▸ **Provided data**
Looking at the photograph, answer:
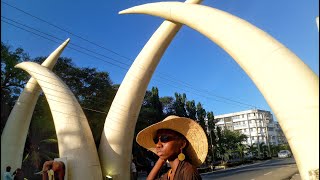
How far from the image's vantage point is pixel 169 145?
11.5ft

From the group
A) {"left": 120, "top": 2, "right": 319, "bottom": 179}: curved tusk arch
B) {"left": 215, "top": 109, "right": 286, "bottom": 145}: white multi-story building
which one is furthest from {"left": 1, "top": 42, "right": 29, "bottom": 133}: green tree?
{"left": 215, "top": 109, "right": 286, "bottom": 145}: white multi-story building

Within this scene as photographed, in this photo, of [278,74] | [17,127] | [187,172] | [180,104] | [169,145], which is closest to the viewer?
[187,172]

▸ **Brief**
Rewrite the part of the records that opens with the line containing "Within this scene" and runs through the end of the records, replacing "closest" with "nearest" and changing nothing else.

▸ **Solution to the exercise**
Within this scene as photographed, in this photo, of [278,74] | [17,127] | [187,172] | [180,104] | [169,145], which is nearest to the viewer?
[187,172]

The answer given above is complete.